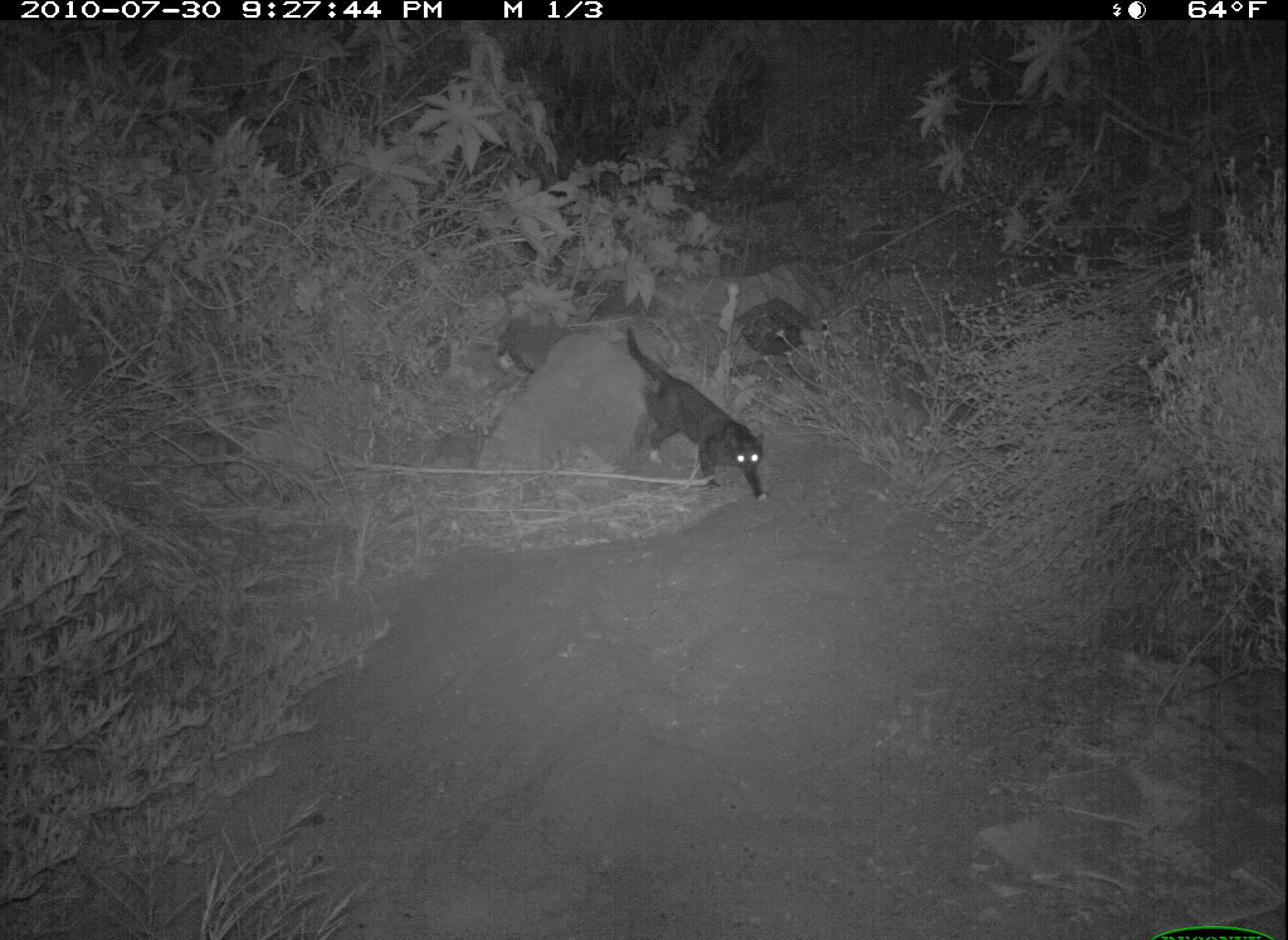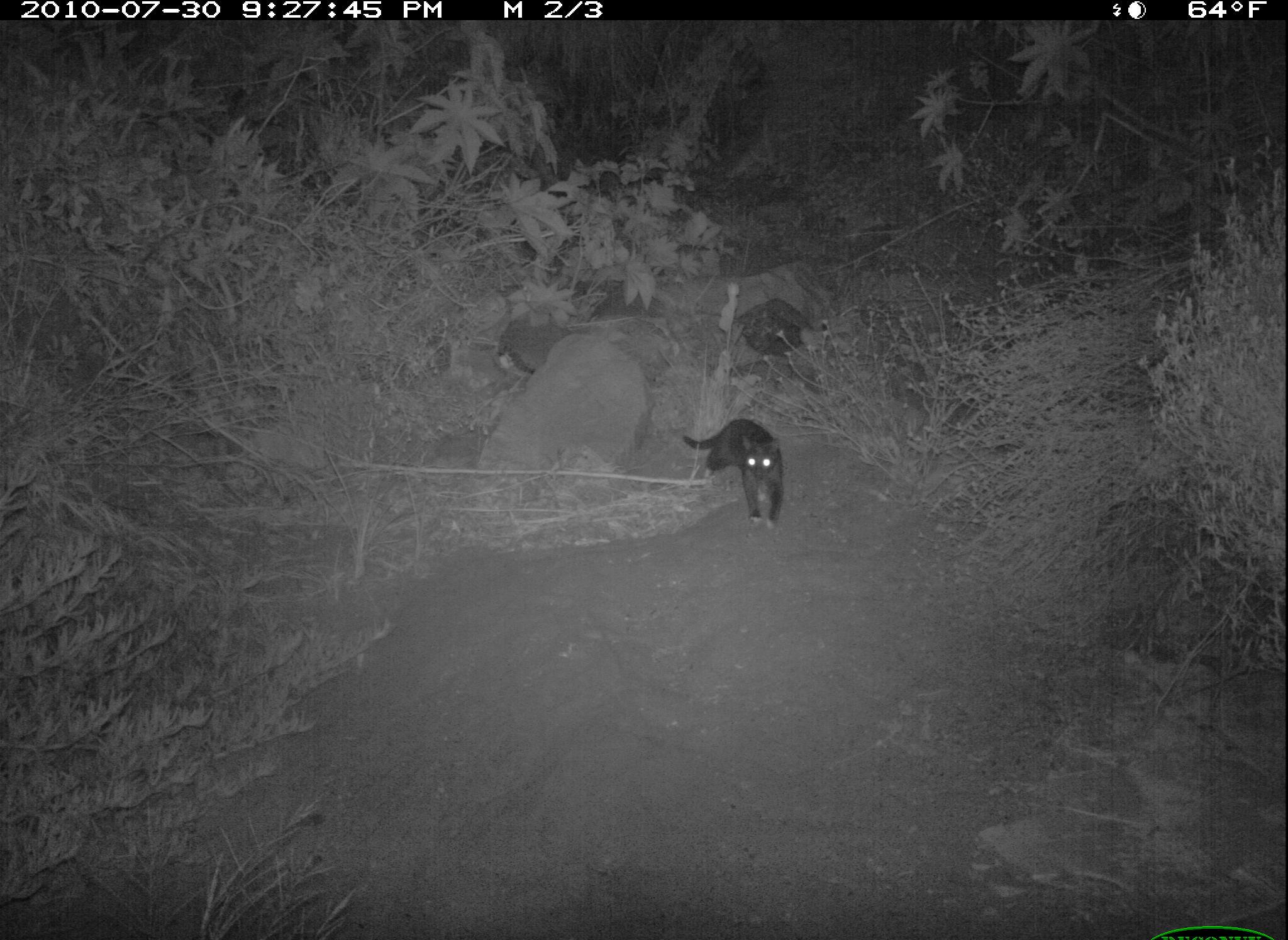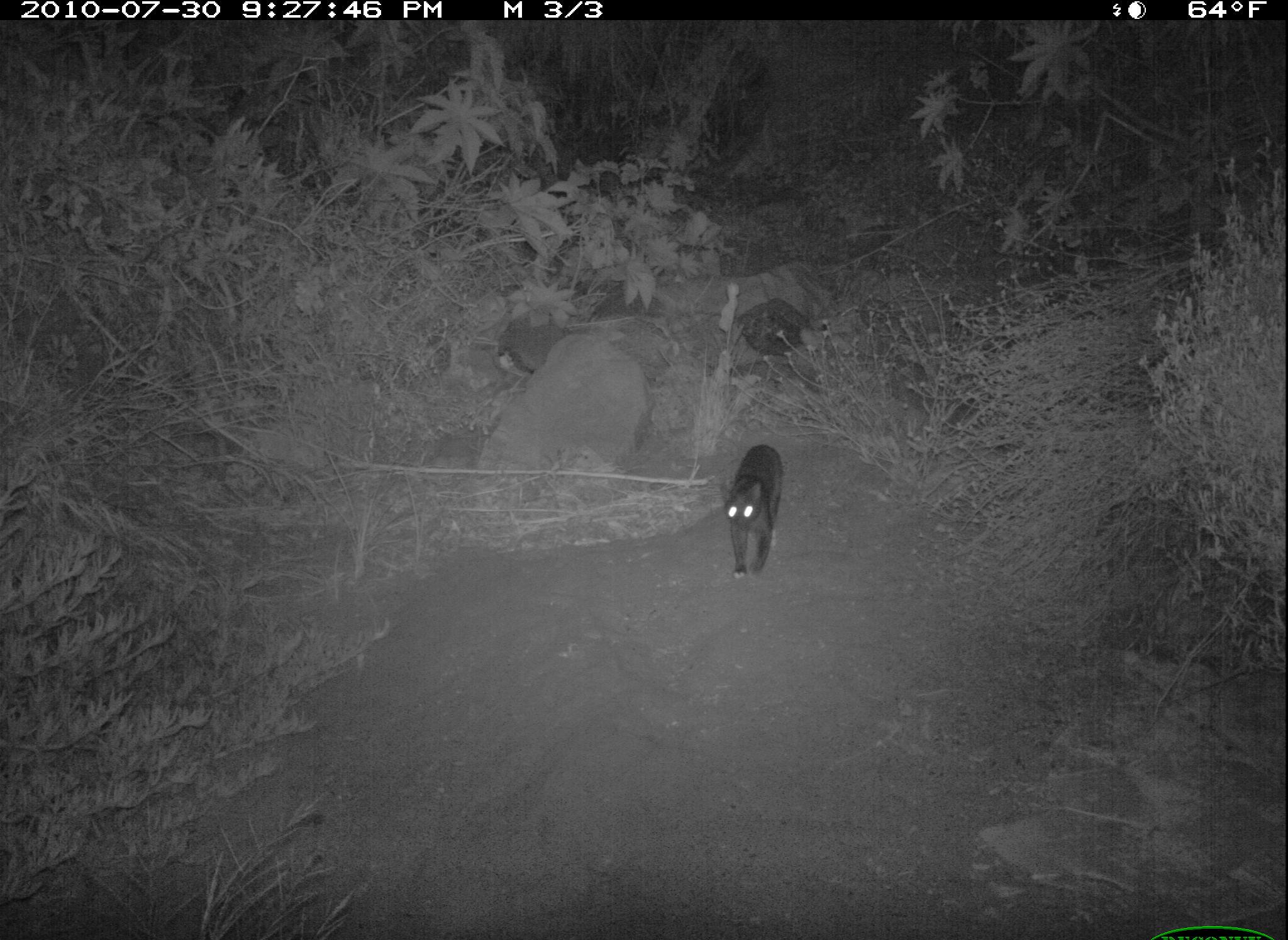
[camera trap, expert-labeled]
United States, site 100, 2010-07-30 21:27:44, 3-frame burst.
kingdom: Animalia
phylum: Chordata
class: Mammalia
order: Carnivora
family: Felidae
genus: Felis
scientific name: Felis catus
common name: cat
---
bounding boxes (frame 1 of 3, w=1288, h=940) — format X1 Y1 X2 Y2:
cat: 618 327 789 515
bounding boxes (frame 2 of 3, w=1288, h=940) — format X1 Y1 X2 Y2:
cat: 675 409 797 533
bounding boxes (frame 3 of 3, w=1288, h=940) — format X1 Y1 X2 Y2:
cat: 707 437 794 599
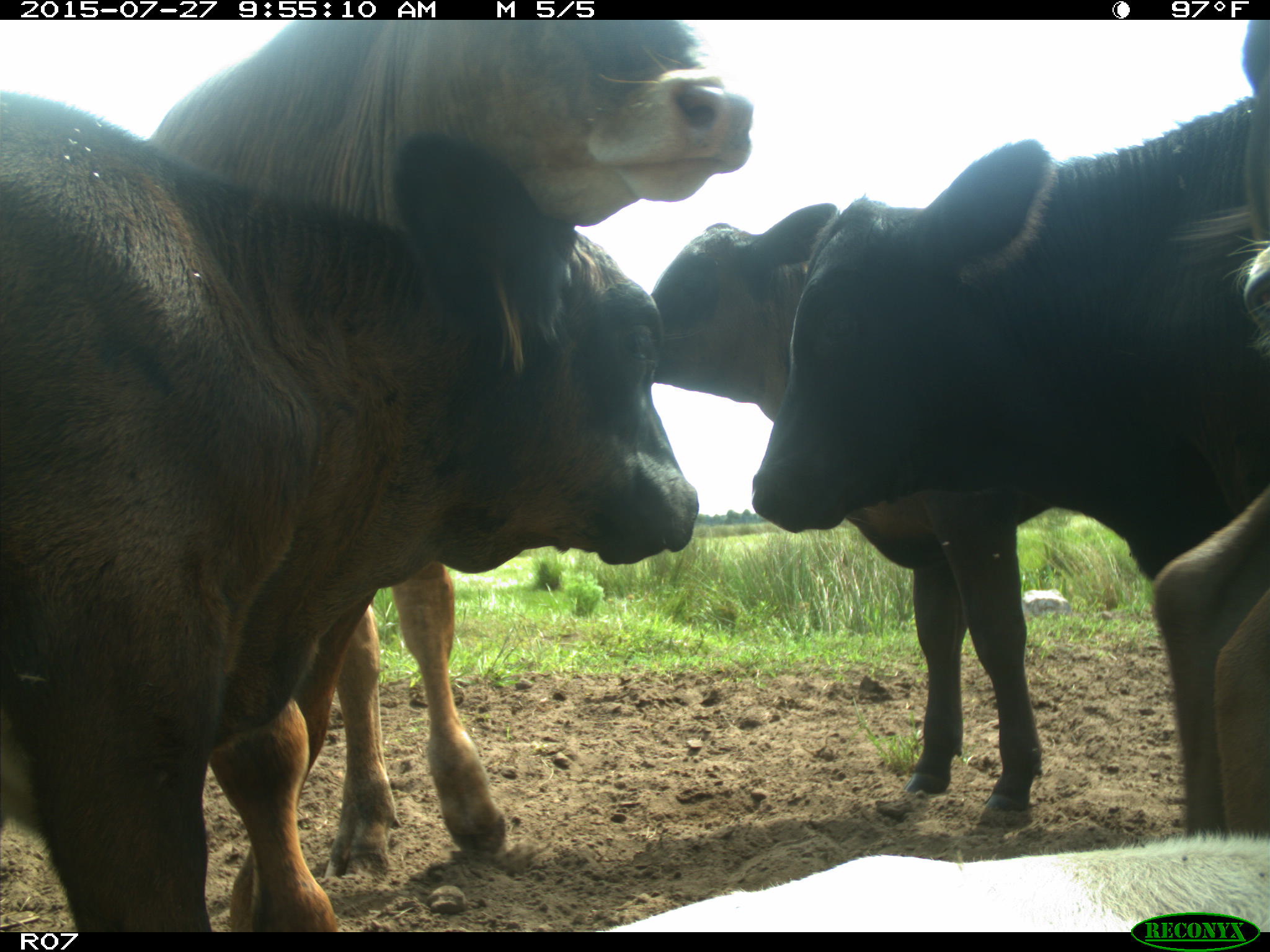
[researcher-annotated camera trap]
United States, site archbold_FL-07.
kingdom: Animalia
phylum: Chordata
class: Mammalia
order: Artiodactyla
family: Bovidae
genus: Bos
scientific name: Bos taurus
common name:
# # #
Using the entries, return every line where the word "trap" can be found.

▸ Final answer
[camera trap, expert-labeled]
[researcher-annotated camera trap]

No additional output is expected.